Stored data:

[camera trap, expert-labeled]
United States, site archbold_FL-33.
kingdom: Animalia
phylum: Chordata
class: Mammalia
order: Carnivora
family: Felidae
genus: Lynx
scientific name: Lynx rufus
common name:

How to complete this task: The response must restate every entry word for word.

Result for this exercise:
[camera trap, expert-labeled]
United States, site archbold_FL-33.
kingdom: Animalia
phylum: Chordata
class: Mammalia
order: Carnivora
family: Felidae
genus: Lynx
scientific name: Lynx rufus
common name:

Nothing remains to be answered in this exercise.